_TASK STATEMENT_
In the listing below, find the line containing "Old wheels. - Stock Photo" and the line containing "AZADEH scarf", then copy exactly everything from the first through the second, except the pictures.

_DATASET RECORDS_

□ □ □

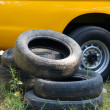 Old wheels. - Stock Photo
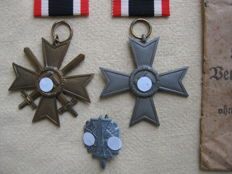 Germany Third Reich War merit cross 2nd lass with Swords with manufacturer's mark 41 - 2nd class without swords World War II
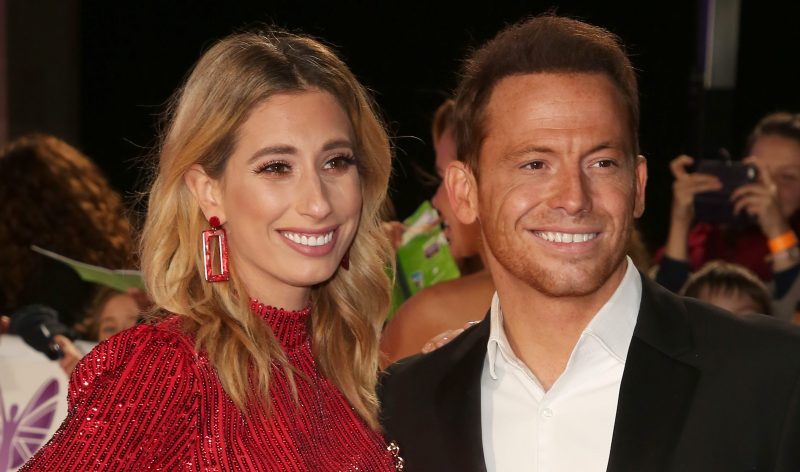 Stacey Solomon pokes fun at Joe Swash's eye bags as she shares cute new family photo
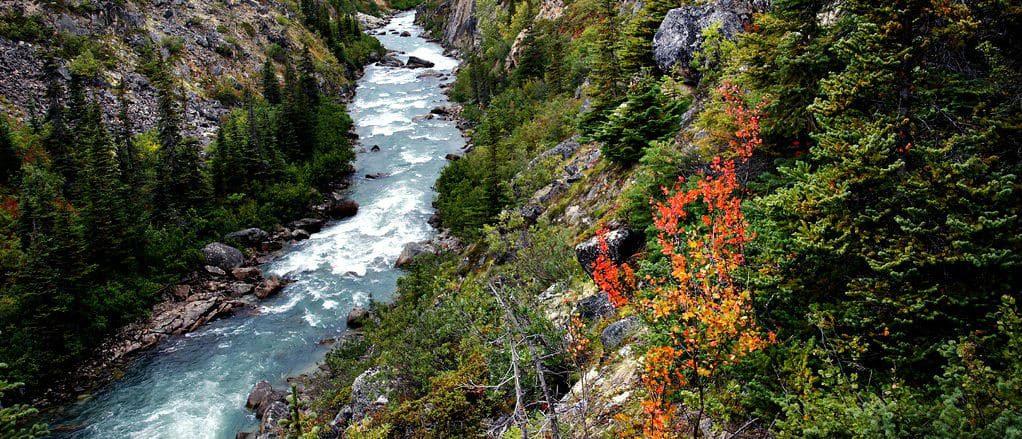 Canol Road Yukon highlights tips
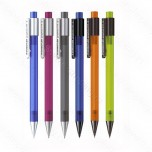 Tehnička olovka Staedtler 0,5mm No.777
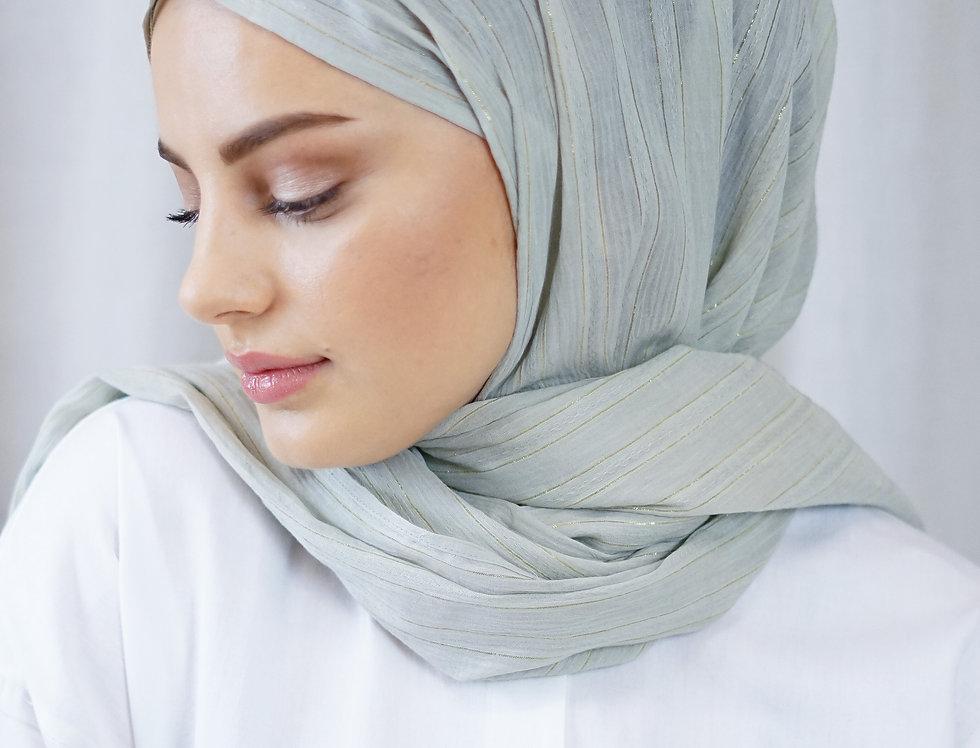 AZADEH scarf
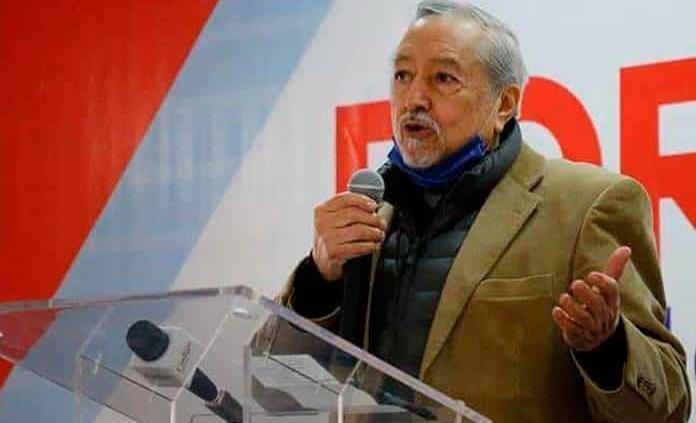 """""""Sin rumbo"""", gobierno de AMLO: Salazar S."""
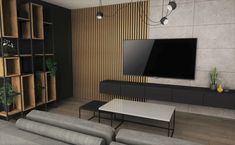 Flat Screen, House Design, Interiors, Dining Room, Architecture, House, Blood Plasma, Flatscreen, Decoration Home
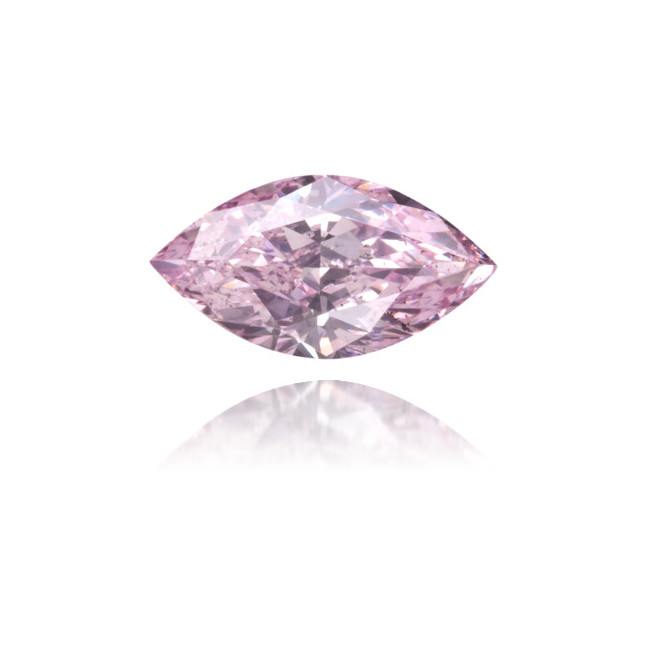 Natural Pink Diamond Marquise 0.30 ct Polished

□ □ □

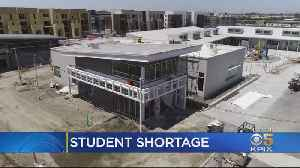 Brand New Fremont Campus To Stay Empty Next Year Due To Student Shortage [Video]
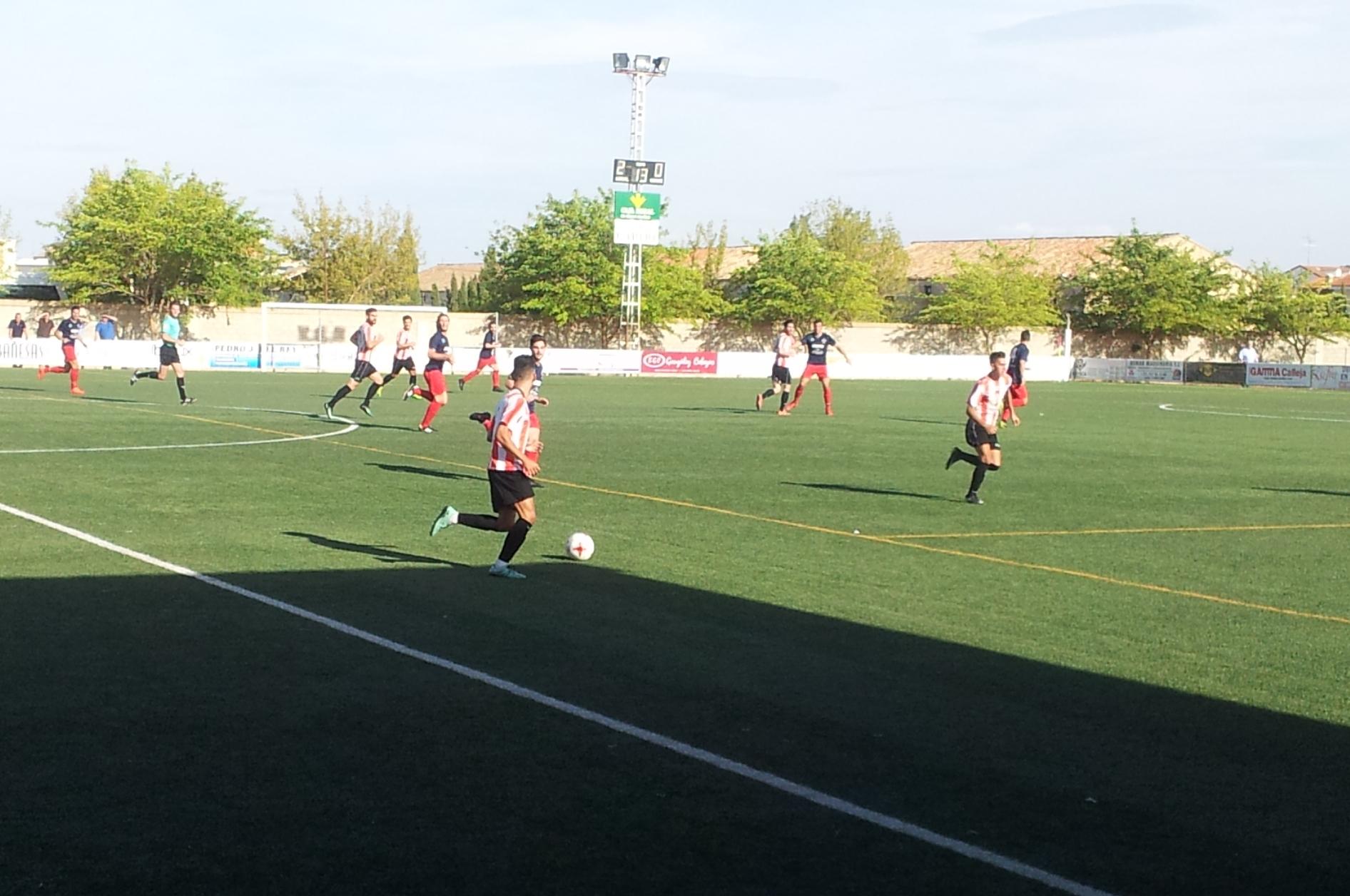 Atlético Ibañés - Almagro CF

□ □ □

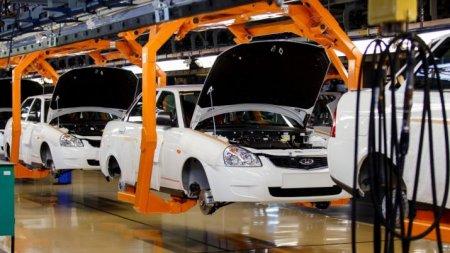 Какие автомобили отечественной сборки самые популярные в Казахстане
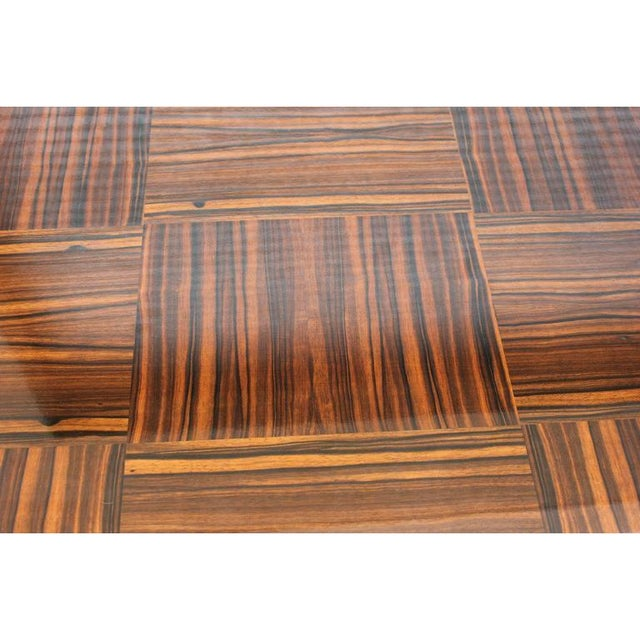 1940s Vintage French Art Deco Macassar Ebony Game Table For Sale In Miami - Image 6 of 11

□ □ □

_TASK ANSWER_
 Old wheels. - Stock Photo
 Germany Third Reich War merit cross 2nd lass with Swords with manufacturer's mark 41 - 2nd class without swords World War II
 Stacey Solomon pokes fun at Joe Swash's eye bags as she shares cute new family photo
 Canol Road Yukon highlights tips
 Tehnička olovka Staedtler 0,5mm No.777
 AZADEH scarf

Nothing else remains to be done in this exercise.